***** EXTRAIT DE PAGE *****
Plus qu’un musée à ciel ouvert
Le Qatar est bien plus qu’un musée à ciel ouvert. Championnat du monde de handball en 2015, Championnat du monde d’athlétisme en 2019, Coupe du monde en 2022… Ce petit pays tente, de par la tenue de nombreuses compétitions, de se positionner comme la première destination au monde pour le tourisme sportif et d’aventure. Alors que la capitale offre le cadre idéal pour une opulente escapade, le désert est le lieu tout désigné pour vivre une aventure périlleuse.
Les amateurs de grands espaces se régaleront notamment d’une escapade de quelques heures dans les dunes sablonneuses, pendant laquelle on peut contempler le soleil se lever sur Khor al Adaid, là où les dunes du désert se déversent dans une mer intérieure qui fait guise de frontière naturelle entre le Qatar et l’Arabie saoudite. « Il n’y a pas de plus beau décor », s’écria Siham, alors que nous parcourions les dunes au soleil levant à bord de sa Land Cruiser. Et je ne pus qu’acquiescer, car le panorama qui se dressait devant nous était incontestablement saisissant. Nous arrivâmes face à un lac qui, lorsque la saison le veut, accueille des milliers de flamants roses. Mais ce jour-là, tout n’était que quiétude. Il n’y avait que deux autres voyageuses, accompagnées d’un guide. Le décor était à l’image de cette péninsule arabique… Tout en contraste. Le sable détonnait avec le bleu profond de la mer et celui un peu plus clair du ciel, alors que l’écho de la radio du Land Cruiser résonnait avec l’étonnant silence. Le vacarme de Doha était bien loin.
***** DOCUMENTS SOURCES *****
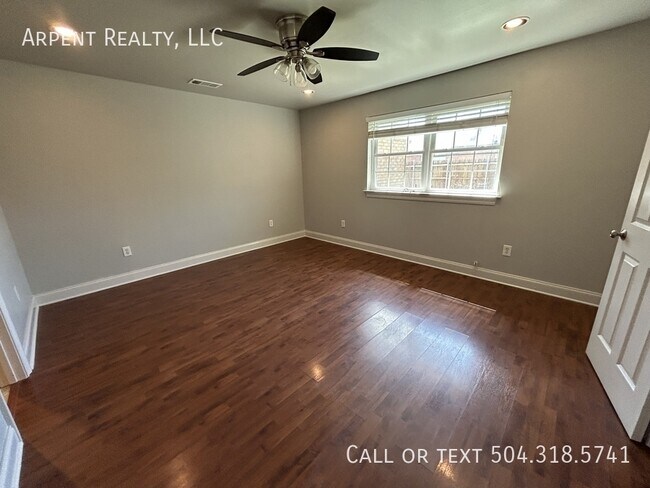Foto del edificio - 3108 Tournefort St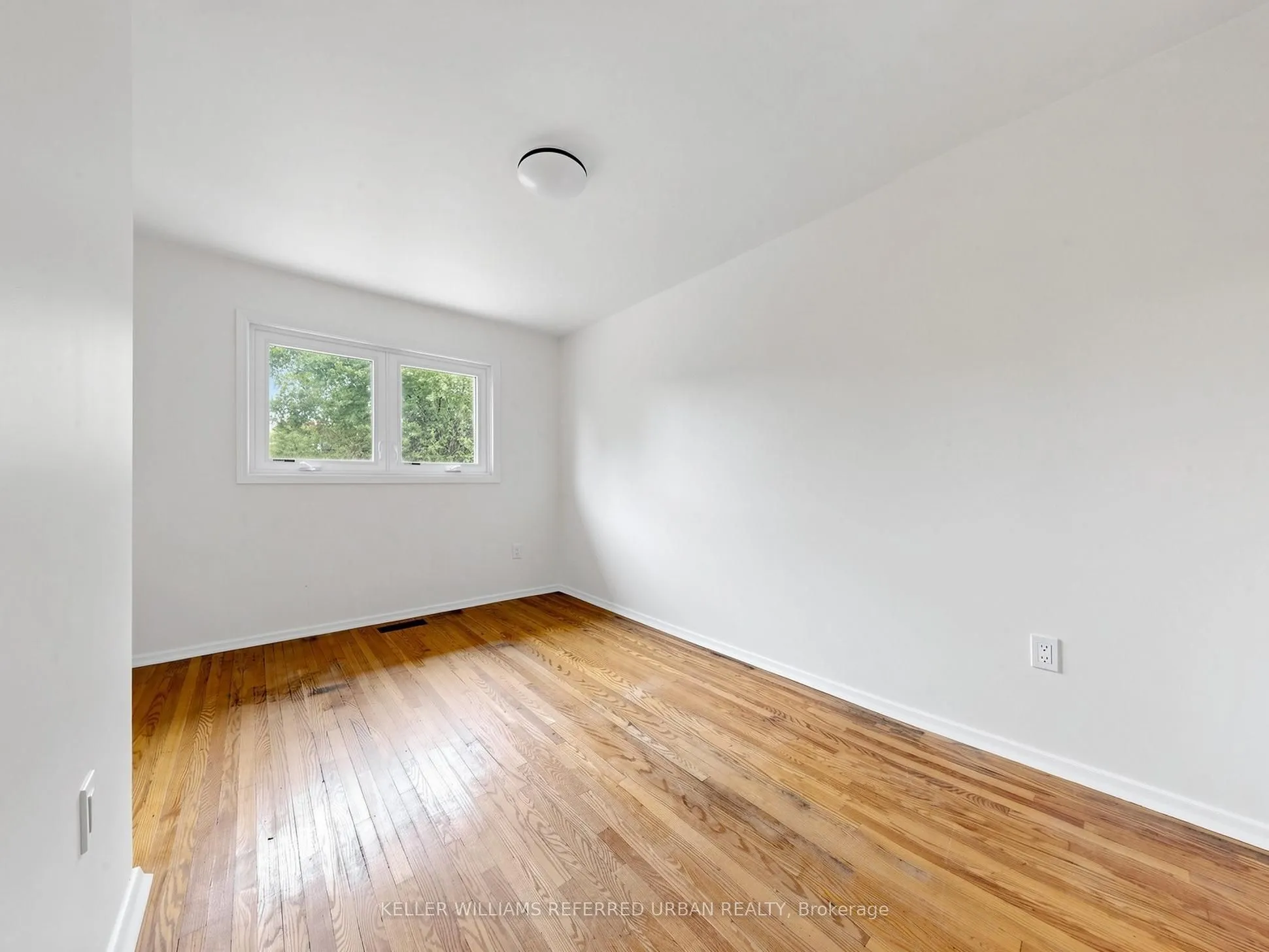 82 Crossbow Crescent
*****
[CONSIGNES]
1. Indiquez si chacune des affirmations suivantes concorde avec l’extrait sur le Qatar. Répondez par oui ou par non, puis citez les mots décisifs de l’extrait sans les modifier.
(a) Le Qatar a accueilli la Coupe du monde en 2022.
(b) Khor al Adaid forme une frontière naturelle entre le Qatar et Oman.
(c) Au lac, aucun autre voyageur n’était présent ce jour-là.
2. Poursuivez l’extrait sur le Qatar à partir de sa dernière phrase.

[VOS RÉPONSES]
1.
(a) Oui : « Coupe du monde en 2022 ».
(b) Non : « frontière naturelle entre le Qatar et l’Arabie saoudite ».
(c) Non : « Il n’y avait que deux autres voyageuses, accompagnées d’un guide. »

2.
Le Qatar, en bref
À quoi ressemblera Doha dans quelques années ? La tendance semble claire : à rien de ce à quoi elle ressemble aujourd’hui. Car on y construit aussi rapidement que l’on y déconstruit. Au caractère oscillant, Doha est l’une de ces métropoles qu’il est difficile de saisir. Les coutumes subsistent, certes, mais tout le reste n’est que mouvance.